HISTÓRIA

Quilombo a 50 km da Esplanada dos Ministérios conserva costumes centenários de escravizados

Comunidade nascida há quase 280 anos e que reúne mais de 400 famílias é conhecida pela produção de marmelada artesanal

Por Renato Alves
Publicado em 21 de abril de 2025 | 07:10

BRASÍLIA – A cerca de 50 quilômetros do centro do poder nacional, na divisa entre o Distrito Federal (DF) e Goiás, integrantes da quinta geração de remanescentes quilombolas lutam para manter vivos costumes centenários de escravizados que trabalhavam em fazendas da região.

Com quase 280 anos, o Quilombo Mesquita hoje abriga cerca de 800 famílias em pequenas propriedades rurais que estão em terras da Cidade Ocidental, município goiano da região metropolitana do DF. Outras 435 famílias quilombolas do Mesquita moram em diferentes cidades goianas vizinhas de Brasília.

O Quilombo Mesquita surgiu da doação de terras do fazendeiro José Correia de Mesquita a três negras escravizadas, conforme testemunho oral registrado pela Fundação Palmares e pelo Instituto Nacional de Colonização e Reforma Agrária (Incra).

O primeiro registro de terra do Mesquita ocorreu em 1746. Mas o reconhecimento como quilombo ocorreu apenas em 2006, quando a Palmares concluiu os estudos antropológicos para delimitar a região. 

O que hoje é o município da Cidade Ocidental pertencia à Santa Luzia – atual Luziânia (GO) – onde viviam, em meados de 1760, cerca de 13 mil negros escravizados e 3,5 mil pessoas livres que formavam a elite local.

Quando as pioneiras do quilombo ganharam a liberdade, a região enfrentava a decadência do curto ciclo de ouro em Goiás, iniciado no século 17 e encerrado no século 18 – por isso a mão-de-obra escravizada era dispensável. 

As mulheres beneficiadas pela doação de Mesquita formaram famílias e mantiveram as tradições do plantio e costumes da cultura negra.
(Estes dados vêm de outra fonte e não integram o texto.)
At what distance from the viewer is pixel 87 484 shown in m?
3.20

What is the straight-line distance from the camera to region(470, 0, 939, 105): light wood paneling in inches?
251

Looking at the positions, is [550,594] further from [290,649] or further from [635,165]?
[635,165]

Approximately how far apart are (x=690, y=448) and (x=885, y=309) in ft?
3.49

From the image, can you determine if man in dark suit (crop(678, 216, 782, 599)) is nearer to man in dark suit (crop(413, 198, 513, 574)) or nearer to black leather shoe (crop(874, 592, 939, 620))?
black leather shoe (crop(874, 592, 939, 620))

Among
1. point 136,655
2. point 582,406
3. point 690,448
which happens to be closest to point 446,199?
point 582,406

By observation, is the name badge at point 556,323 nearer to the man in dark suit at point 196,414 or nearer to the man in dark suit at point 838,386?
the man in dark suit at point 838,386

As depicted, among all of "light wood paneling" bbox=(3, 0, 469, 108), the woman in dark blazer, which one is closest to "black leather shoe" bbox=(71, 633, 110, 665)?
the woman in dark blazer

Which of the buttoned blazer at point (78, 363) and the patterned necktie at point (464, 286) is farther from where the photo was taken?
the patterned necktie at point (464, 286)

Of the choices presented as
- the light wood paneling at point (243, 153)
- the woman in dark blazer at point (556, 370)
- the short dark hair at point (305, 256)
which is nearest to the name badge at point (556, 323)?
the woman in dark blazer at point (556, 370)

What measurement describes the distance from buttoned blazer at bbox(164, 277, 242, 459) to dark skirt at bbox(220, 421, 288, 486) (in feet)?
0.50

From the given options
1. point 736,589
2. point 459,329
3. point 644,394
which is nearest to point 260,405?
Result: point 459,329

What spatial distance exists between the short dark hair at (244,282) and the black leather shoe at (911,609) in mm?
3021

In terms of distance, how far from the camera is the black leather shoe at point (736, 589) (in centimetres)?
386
Elas também abrigaram negros escravizados que fugiam de outras fazendas da região.

O grupo foi crescendo, sustentado por plantios de milho, feijão, cana, mandioca, hortaliças, entre outras culturas, além da criação de porcos, galinhas e gado. 

Aos 71 anos, Hamilton da Cunha Couto, que nasceu e sempre morou no Mesquita, cultiva muitos os hábitos dos ancestrais. “Eu planto milho, mandioca, danço catira, participo da folia [de Reis]” ressalta.

Com 100 anos, Angelina Beneditina Pereira também segue ativa. Ela ajuda os filhos a fazer a própria farinha, por exemplo. “Aqui em casa sou eu que cozinho. E tudo eu faço com as coisas que a gente planta”, ressalta a descendente de escravizados.

Marmelada é uma das principais fontes de renda

Há pouco mais de 100 anos, os residentes do Mesquita aram a fazer marmelada artesanal. A cultura do marmelo, fruto trazido pelos portugueses durante a colonização e que encontrou clima favorável em terras brasileiras, se destacou no Mesquita ao ponto de se tornar uma das principais fontes de renda das famílias. 

Ao menos 10 propriedades do Mesquita fabricam a marmelada. Sinval Pereira Braga, 70 anos, vende aos vizinhos os frutos colhidos anualmente nos 200 pés de marmelo que mantém nos fundos de seu sítio. “A gente colhe uns 400 quilos da fruta por ano. Isso dá pra fazer uns 1.200 caixinhas de marmelada”, conta. 

Há mais de 20 anos, em todo janeiro, logo após a colheita do fruto do marmeleiro, a comunidade do Mesquita se une em torno da  Festa do Marmelo. Ela surgiu a partir do desejo da comunidade, devota de Nossa Senhora da Abadia, de construir uma igreja maior, pois a capela já não comportava mais o número de habitantes. 

O objetivo foi alcançado há alguns anos, mas a festa segue viva. Além de cavalgadas e muita música, ela tem como atrativos o marmelo de seus derivados, como licor de marmelo, sopa de marmelo com queijo e, claro, a marmelada. Recentemente, o marmelo foi incorporado à merenda escolar, por ser rico em fibras e com baixa caloria.

Os moradores do Mesquita fazem questão de contar que Juscelino Kubitschek (1902-1976), o presidente do país quando Brasília foi construída e inaugurada, em 21 de abril de 1960, era um dos principais compradores de doces do quilombo. 

JK se manteve como fiel cliente mesmo após ser proibido pela ditadura (1964-1985) de entrar em Brasília – teve os direitos políticos cassados, perdendo o mandato de senador. Ele morou em uma fazenda de Luziânia, perto do Quilombo Mesquita.